15. The method of claim 13, wherein generating, with the deep learning module, the predicted embedded information comprises:
determining, with a first multi-head self-attention layer (MSA), relationships between the converted 1D vectors.
16. The method of claim 15, wherein generating, with the deep learning module, the predicted embedded information comprises:
extracting, with a first multilayer perceptron (MLP), a first plurality of feature vectors based on the relationships between the converted 1D vectors.
17. The method of claim 13, wherein generating, with the deep learning module, the predicted embedded information comprises:
extracting, with a first multilayer perceptron (MLP), a first plurality of feature vectors based on the converted 1D vectors.
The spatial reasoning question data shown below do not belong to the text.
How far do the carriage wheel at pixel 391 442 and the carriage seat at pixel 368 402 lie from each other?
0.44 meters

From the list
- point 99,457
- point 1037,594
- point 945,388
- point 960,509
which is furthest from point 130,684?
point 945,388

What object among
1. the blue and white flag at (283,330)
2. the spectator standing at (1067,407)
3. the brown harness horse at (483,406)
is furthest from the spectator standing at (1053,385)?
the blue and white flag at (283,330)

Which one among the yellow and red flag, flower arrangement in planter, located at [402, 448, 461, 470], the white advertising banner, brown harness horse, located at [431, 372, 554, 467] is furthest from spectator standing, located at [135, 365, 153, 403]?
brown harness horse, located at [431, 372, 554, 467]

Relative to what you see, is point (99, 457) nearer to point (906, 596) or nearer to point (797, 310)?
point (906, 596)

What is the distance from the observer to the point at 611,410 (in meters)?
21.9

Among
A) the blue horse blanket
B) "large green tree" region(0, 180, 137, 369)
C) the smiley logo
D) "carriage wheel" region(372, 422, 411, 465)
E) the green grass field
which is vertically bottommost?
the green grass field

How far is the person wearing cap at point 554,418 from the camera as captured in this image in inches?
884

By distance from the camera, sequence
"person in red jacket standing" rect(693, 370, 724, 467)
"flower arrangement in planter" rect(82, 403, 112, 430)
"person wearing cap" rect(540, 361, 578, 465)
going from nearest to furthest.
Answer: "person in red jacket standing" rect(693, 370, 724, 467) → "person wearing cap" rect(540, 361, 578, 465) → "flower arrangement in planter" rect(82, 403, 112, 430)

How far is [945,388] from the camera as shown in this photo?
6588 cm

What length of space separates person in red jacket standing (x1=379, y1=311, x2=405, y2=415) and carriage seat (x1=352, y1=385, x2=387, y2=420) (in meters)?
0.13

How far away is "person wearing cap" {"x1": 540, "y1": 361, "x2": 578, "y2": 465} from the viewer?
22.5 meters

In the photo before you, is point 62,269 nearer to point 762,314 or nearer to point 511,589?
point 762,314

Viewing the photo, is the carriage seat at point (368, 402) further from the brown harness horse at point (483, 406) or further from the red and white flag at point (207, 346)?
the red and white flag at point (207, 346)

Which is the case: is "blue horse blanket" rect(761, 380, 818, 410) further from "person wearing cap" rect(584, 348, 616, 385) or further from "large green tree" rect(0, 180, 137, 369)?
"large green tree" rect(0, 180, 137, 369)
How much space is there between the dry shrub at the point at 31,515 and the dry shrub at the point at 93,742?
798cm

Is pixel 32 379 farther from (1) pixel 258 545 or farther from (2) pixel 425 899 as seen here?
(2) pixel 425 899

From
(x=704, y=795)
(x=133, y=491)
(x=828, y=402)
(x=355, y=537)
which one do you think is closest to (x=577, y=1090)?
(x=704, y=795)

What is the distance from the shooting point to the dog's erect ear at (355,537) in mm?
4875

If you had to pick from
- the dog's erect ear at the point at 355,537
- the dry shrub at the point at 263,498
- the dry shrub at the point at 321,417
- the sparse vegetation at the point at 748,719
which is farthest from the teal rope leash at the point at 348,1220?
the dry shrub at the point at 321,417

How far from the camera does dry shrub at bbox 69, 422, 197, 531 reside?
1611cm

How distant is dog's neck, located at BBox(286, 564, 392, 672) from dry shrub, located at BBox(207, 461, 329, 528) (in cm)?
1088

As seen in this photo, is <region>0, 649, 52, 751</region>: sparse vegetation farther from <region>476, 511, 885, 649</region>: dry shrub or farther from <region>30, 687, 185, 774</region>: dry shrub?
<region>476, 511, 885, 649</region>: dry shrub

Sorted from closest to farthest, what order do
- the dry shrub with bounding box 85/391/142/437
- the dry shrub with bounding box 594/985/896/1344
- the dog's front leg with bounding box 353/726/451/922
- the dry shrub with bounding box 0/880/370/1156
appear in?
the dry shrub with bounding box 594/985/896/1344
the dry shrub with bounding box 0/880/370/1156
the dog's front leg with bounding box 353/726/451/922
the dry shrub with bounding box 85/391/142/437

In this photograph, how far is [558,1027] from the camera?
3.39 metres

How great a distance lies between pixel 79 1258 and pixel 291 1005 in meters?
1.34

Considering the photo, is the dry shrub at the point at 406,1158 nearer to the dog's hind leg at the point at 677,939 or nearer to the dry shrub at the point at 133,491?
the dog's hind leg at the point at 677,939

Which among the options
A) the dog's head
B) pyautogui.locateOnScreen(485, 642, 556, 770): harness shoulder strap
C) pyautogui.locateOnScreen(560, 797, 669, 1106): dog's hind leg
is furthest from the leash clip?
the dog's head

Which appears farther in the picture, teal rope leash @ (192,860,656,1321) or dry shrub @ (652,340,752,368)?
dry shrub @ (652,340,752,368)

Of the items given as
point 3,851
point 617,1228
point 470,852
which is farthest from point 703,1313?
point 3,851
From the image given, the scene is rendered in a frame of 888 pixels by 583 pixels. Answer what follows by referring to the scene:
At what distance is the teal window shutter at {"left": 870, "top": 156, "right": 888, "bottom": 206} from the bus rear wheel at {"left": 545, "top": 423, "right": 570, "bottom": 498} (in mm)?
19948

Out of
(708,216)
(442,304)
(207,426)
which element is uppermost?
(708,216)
18. The method of claim 15, wherein generating, with the deep learning module, the predicted embedded information comprises:
determining, with a second multi-head self-attention layer (MSA), relationships between the converted 1D vectors based on the relationships between the converted 1D vectors determined by the first MSA.
19. A system comprising:
an imaging device configured to capture images; and
at least one processor in communication with the imaging device and configured to execute computer executable instructions, wherein the computer executable instructions comprise instructions for:
accessing an image of a symbol that is captured using the imaging device, the image comprising embedded information;
inputting the image of the symbol into a deep learning module; and
generating, with the deep learning module, predicted embedded information based on the image of the symbol.
20. A non-transitory computer readable medium comprising program instructions that, when executed, cause at least one processor to:
access an image of a symbol comprising embedded information;
input the image of the symbol into a deep learning module; and
generate, with the deep learning module, predicted embedded information based on the image of the symbol.